It’s not always easy to eat green

In an age when you can walk into a cafeteria and ask for the “low-carbon meal” special, eating green is no longer just the dream of hemp-wearing bohos in Northern California. It is a reality. It is mainstream. And the industry around it has gone from blooming to booming in less than 10 years.

With growth, however, comes complication. Now that climate change, water pollution and other environmental issues are all being addressed, the most eco-responsible choice is not always obvious. The apples at the farmer’s stand could be conventionally grown, while the organic Galas at the grocery store are from halfway around the world. That local farmer could be an hour’s drive out of your way. Those pesticide-free apples might come in nonrecyclable plastic packaging.

“It is confusing when these different values are in conflict,” says Michael Pollan, author of “In Defense of Food.” “It can be a real dilemma when they’re equally defensible.” What’s an Earth-loving eater to do? First and foremost, keep asking questions. Where does your food come from? How was it grown or raised? What exactly is the advantage of being grass-fed? “It’s because we stopped wanting to know these things that we can have a situation as disastrous as cows being fed to cows and causing mad cow disease,” says Joan Gussow, professor emerita of nutrition and education at Teachers College, Columbia University.

Plus, the more you know, the easier it’ll be to make the trickier judgment calls. To help you start sorting things out, here, from leading experts, are the some good food choices you can make.

BUY LOCAL

If you change only one thing about the way you shop, experts agree, hands down, you should go to the farmers market when you can. You’ll be decreasing the distance, an average 1,500 miles, that your food will have traveled to reach your plate, so fewer greenhouse gases will have been released into the air in order to feed you.
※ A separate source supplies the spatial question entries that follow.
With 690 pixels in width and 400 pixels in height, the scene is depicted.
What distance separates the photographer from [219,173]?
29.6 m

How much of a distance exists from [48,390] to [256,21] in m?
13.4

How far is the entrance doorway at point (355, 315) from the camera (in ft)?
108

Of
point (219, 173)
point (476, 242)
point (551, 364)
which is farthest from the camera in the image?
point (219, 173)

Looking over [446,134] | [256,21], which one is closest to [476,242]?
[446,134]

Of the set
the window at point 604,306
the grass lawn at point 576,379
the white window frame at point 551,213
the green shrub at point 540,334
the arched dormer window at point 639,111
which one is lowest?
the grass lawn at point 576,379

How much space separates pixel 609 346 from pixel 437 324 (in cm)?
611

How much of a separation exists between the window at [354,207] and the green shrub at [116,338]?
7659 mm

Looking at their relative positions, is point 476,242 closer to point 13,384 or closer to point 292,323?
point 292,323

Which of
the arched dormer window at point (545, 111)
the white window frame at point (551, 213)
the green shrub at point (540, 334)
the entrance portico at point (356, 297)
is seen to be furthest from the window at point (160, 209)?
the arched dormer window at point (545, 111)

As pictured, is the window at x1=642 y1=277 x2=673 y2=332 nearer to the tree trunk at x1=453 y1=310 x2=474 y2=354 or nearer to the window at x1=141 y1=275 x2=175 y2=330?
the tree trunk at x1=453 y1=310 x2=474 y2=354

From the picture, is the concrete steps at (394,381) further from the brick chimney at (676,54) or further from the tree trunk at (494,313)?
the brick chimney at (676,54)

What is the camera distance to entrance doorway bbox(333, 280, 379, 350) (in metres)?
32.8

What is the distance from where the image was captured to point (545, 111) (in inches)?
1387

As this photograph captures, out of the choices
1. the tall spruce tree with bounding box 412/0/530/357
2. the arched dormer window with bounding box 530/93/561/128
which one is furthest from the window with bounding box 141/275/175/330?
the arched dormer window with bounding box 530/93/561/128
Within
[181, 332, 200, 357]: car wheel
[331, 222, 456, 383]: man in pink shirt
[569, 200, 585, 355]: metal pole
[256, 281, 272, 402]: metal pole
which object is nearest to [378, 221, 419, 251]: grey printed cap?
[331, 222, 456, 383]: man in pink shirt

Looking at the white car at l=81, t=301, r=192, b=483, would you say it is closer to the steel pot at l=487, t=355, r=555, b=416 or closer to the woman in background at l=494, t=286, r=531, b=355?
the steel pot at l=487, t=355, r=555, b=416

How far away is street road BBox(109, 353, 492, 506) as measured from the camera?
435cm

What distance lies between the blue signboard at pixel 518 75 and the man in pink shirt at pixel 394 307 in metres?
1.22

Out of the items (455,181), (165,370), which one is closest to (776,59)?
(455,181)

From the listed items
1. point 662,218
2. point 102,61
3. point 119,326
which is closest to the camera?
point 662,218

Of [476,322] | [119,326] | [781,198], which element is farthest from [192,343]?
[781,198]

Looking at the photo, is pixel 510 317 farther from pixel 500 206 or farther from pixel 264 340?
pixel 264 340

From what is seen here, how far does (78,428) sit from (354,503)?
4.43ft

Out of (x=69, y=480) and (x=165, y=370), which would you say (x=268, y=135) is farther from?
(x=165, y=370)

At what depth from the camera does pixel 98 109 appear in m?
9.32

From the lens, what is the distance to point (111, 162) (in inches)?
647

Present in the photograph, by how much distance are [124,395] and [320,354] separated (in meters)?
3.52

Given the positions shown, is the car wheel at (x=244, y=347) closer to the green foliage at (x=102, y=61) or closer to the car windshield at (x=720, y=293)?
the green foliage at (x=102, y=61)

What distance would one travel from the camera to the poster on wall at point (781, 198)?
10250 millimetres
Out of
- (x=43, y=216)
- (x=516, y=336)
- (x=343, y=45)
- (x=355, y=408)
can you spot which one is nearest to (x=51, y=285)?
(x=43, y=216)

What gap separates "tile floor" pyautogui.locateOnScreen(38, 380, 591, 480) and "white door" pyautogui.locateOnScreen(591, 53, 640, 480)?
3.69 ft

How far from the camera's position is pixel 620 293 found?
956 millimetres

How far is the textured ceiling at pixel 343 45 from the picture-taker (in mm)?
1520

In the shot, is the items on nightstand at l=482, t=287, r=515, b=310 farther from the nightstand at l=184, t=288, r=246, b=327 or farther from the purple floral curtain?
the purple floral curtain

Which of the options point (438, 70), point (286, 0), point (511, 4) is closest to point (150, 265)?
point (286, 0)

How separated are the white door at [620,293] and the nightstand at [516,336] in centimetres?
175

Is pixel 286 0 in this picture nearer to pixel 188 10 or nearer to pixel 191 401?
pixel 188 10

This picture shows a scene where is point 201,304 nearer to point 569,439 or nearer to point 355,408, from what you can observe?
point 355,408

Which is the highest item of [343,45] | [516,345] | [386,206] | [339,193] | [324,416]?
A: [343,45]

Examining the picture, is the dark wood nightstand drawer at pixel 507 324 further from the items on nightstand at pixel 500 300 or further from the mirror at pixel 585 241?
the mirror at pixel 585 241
What’s more, by supporting your local farmer, you’re keeping him or her in business, which is to say you are helping farmland stay in the hands of people who are likely to use Earth-friendly, sustainable methods, Pollan says. (Nearly 300,000 mid-size farms disappeared between 1982 and 1997, about 25 percent of such farms in the country.)

BE PICKY ABOUT ORGANIC

While some foods, such as packaged organic tomatoes and refrigerated soy milk, cost only a little more than their conventionally grown counterparts (14 percent and 21 percent, respectively), the price of other organic items, such as eggs and packaged fresh spinach, can be almost triple.

“Future price changes depend on supply and demand, though prices for organic products are likely to decline as more appear in the market,” says Dr. Carolyn Dimitri, of the Economic Research Service at the U.S. Department of Agriculture. If you’re concerned about toxic pesticides and fertilizers, one way to manage the expense is to limit your organic purchases to fruits and vegetables that have the highest chemical load when conventionally grown. The dirty dozen, so called by the Environmental Working Group, a nonprofit organization (starting with the worst): peaches, apples, bell peppers, celery, nectarines, strawberries, cherries, lettuce, imported grapes, pears, spinach and potatoes. (For the complete list of produce rankings, visit foodnews.org.)